*Texte proposé*
►
Conformément aux instructions en vigueur, dès la mobilisation imminente, le Gouverneur militaire reçut à l'hôtel de ville la commission de ravitaillement et il exposa au collège des bourgmestre et échevins, au gouverneur civil et aux commissaires d'arrondissement, le problème des vivres. Dès ce moment, comprenant ce que le pays attendait d'elles, toutes les autorités et toutes les notabilités prirent ou proposèrent les mesures les plus convenables.
Les personnes les plus compétentes du commerce, de l'industrie et du barreau prêtèrent leur concours de sorte que, sans qu'il y eut jamais même l'apparence d'une résistance, toutes concoururent au but nettement défini et apportèrent à la réalisation de cette uvre gigantesque l'aide la plus désintéressée de leur compétence et de leur expérience.
Les vivres devaient être transportés jusqu'aux troupes en campagne. Là aussi il fallut organiser bien des services qui n'existaient pas, par exemple le convoyage, des trains par un personnel compétent, afin de faire parvenir les approvisionnements aux divers points de destination, où les différentes divisions venaient chercher leur part.
Pour faire ce dur métier, 7 notabilités anversoises d'abord, 28 dans la suite se présentèrent et conduisirent régulièrement leur train à destination pour y attendre l'arrivée du convoi divisionnaire, faire la distribution et ramener ensuite les impedimenta. Ils firent ce métier avec un dévouement absolu. Rappelons le cas de ce convoyeur qui, ayant une avarie tie machine alors que vers le 20 août il dirigeait le dernier train qui ait atteint Namur, fit arrêter le premier train de voyageurs entrant dans la gare la plus proche et conduisit son convoi à destination malgré la proximité des détachements ennemis.
◄
*Consigne*
Répondez à ces questions sur le texte consacré au ravitaillement des troupes :
1. Dans quel lieu le Gouverneur militaire reçut-il la commission de ravitaillement ?
2. Combien de notabilités anversoises se présentèrent d'abord pour le convoyage, et combien par la suite ?
3. Vers quelle date le convoyeur dirigeait-il le dernier train qui ait atteint Namur ?

*Données fournies*
►
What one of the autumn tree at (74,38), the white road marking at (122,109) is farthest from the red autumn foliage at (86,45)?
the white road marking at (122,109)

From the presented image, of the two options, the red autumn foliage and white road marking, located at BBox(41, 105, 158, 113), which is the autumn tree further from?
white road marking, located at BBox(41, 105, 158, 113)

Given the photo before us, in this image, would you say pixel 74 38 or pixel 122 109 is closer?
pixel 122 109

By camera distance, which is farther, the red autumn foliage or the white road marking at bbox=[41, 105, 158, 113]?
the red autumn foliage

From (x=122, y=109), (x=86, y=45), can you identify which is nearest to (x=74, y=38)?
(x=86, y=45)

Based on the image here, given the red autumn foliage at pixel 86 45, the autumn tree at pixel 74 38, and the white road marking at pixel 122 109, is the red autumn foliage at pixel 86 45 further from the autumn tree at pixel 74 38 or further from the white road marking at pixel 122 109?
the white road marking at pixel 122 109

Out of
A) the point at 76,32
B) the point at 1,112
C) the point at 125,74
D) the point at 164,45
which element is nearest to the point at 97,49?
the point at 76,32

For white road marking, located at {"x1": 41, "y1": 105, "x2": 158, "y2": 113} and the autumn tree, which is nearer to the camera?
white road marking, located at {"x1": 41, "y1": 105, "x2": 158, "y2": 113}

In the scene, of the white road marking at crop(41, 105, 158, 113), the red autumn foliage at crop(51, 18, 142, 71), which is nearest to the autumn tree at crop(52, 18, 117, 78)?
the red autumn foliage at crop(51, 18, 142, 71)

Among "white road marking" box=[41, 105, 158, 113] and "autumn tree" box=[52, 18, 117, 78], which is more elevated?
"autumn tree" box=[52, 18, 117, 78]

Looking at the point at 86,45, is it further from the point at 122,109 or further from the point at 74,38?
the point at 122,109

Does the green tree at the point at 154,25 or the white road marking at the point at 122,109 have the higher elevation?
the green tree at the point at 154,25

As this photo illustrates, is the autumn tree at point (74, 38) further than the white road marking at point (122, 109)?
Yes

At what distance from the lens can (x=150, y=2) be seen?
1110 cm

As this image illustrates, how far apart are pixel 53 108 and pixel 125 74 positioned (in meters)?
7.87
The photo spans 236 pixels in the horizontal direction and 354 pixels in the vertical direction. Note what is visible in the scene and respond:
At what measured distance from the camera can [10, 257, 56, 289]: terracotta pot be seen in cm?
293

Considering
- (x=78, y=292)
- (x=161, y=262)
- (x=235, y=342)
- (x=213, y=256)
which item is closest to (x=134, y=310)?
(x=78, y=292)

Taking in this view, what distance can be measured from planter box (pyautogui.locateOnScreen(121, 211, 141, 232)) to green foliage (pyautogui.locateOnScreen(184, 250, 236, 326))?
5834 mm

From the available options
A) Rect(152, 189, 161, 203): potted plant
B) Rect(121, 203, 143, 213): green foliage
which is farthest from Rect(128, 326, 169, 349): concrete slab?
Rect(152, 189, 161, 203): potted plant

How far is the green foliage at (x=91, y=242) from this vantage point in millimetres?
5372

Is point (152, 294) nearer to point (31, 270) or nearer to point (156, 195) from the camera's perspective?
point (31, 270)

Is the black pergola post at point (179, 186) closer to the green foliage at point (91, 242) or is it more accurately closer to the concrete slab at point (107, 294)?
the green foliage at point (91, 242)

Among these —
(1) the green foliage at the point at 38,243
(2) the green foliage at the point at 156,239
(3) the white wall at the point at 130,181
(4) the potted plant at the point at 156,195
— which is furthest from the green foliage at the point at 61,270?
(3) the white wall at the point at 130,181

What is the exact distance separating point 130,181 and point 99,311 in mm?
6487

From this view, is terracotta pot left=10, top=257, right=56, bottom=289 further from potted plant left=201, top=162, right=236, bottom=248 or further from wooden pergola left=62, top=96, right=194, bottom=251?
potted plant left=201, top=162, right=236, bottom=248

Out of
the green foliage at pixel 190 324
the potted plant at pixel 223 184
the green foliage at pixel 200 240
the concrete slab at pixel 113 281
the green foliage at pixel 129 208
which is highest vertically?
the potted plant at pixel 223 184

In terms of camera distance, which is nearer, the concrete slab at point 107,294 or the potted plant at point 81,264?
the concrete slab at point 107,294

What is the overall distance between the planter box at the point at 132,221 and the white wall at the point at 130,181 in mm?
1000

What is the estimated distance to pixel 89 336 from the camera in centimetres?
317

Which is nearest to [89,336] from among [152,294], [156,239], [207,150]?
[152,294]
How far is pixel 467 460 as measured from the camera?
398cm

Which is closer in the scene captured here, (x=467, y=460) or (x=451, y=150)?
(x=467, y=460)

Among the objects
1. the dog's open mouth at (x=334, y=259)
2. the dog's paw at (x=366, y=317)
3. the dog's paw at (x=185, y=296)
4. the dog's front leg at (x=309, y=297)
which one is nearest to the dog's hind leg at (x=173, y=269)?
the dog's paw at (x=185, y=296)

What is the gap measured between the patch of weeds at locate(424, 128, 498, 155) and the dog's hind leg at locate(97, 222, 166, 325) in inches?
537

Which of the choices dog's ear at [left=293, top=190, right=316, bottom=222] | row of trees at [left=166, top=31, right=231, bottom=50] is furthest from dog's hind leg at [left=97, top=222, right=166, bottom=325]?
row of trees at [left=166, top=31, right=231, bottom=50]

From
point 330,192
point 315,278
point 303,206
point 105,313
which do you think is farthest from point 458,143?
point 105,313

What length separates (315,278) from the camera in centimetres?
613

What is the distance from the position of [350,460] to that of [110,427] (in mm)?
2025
◄
*Réponse attendue*
1. À l'hôtel de ville.
2. Sept d'abord, puis vingt-huit par la suite.
3. Vers le 20 août.